Curitiba - Os advogados de defesa do ex-governador do Estado Orlando Pessuti (PMDB) argumentam que a chamada ''verba de representação'' não pode ser entendida como uma aposentadoria. ''Se fosse de fato uma aposentadoria, é claro que parece um absurdo, porque se pensa que não houve a devida contribuição. Mas a Constituição do Paraná fala em verba de representação, que não tem caráter previdenciário. É um título, levado para a vida toda'', afirmou Luciano Sato, um dos advogados de Pessuti. O argumento foi dado à Procuradoria Geral do Estado (PGE), que elaborou um parecer no qual defende a suspensão do benefício mensal - hoje em cerca de R$ 25 mil - para os quatro ex-governadores do Estado que passaram a receber o dinheiro depois da Constituição Federal de 1988, caso de Pessuti e de outros três, Roberto Requião, Jaime Lerner e Mário Pereira.
Com base no parecer da PGE, o governador Beto Richa (PSDB), abriu um procedimento administrativo para cancelar os quatro pagamentos. Mas, na quinta-feira, os quatro ex-chefes do Executivo contestaram o parecer da PGE. A Reportagem conversou com o advogado de Jaime Lerner, Cid Campelo, mas, por orientação do seu cliente, ele preferiu não antecipar os argumentos da defesa. Já Egon Bockmann, advogado de Mário Pereira, estava em viagem e não houve possibilidade de contato. A Reportagem também não conseguiu falar com Luiz Fernando Delazari, advogado de Roberto Requião.
Segundo Luciano Sato, há necessidade de se fazer uma reflexão sobre o assunto. ''Uma verba mensal é para garantir uma tranquilidade a um ex-governador de Estado, que não pode ficar à mercê de interesses econômicos, virar um ''lobista''. Imagine um ex-presidente da República, que tem informações sobre obras futuras, sobre questões de segurança, se aproveitando das informações para ganhar dinheiro? Como é que alguém vai começar a administrar o Estado tendo que pensar no futuro?'', argumentou.

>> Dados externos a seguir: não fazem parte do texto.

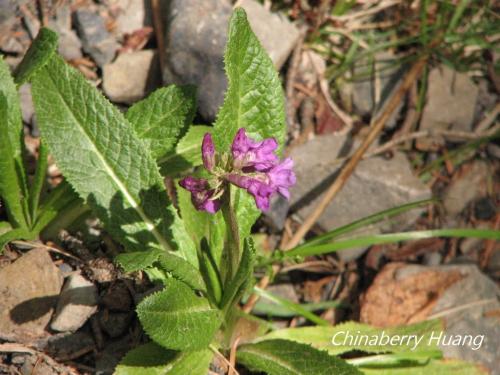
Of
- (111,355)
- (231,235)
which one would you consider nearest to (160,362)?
(111,355)

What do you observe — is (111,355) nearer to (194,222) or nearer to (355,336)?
(194,222)

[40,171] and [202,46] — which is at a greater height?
[202,46]

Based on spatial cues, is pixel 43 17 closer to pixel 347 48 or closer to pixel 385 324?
pixel 347 48

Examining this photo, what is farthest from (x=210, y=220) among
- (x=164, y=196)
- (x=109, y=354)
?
(x=109, y=354)

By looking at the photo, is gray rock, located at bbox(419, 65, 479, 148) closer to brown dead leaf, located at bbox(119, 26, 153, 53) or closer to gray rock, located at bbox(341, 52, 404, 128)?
gray rock, located at bbox(341, 52, 404, 128)

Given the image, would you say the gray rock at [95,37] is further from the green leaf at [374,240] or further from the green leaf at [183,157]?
the green leaf at [374,240]
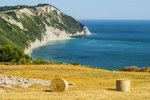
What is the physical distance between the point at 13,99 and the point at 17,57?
5536cm

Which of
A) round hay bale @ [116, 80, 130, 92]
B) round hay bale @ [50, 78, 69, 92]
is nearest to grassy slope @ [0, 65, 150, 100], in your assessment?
round hay bale @ [50, 78, 69, 92]

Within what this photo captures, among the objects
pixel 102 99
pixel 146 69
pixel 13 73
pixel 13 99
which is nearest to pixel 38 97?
pixel 13 99

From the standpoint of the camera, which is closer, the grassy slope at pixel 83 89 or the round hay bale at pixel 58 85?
the grassy slope at pixel 83 89

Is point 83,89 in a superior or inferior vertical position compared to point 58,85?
inferior

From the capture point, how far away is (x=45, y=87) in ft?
122

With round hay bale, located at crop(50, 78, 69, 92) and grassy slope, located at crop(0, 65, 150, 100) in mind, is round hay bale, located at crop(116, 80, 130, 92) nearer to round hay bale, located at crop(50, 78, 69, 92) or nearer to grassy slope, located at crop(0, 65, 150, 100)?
grassy slope, located at crop(0, 65, 150, 100)

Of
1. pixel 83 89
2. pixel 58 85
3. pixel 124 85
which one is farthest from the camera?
pixel 83 89

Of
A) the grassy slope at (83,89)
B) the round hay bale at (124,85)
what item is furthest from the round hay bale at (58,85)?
the round hay bale at (124,85)

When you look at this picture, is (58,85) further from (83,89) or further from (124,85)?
(124,85)

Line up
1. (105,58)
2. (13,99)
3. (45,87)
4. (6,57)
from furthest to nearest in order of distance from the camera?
(105,58)
(6,57)
(45,87)
(13,99)

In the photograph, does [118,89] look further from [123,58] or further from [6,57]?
[123,58]

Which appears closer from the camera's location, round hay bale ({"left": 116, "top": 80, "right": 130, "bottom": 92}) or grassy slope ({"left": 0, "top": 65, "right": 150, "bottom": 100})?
grassy slope ({"left": 0, "top": 65, "right": 150, "bottom": 100})

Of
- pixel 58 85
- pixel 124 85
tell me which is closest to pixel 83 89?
pixel 124 85

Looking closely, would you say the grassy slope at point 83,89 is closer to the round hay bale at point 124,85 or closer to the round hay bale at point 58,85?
the round hay bale at point 58,85
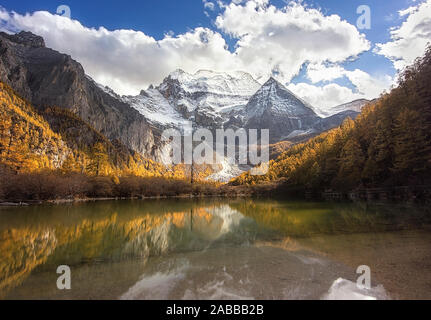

Sato também contesta o principal argumento da PGE - que o benefício autorizado na Constituição Estadual de 1989 não tem respaldo na Constituição Federal de 1988: ''Estamos numa República Federativa, onde os Estados tem autonomia para autorizar (um benefício do tipo). Não é que a Constituição de 88 proíbe. Ela simplesmente não trata da questão''.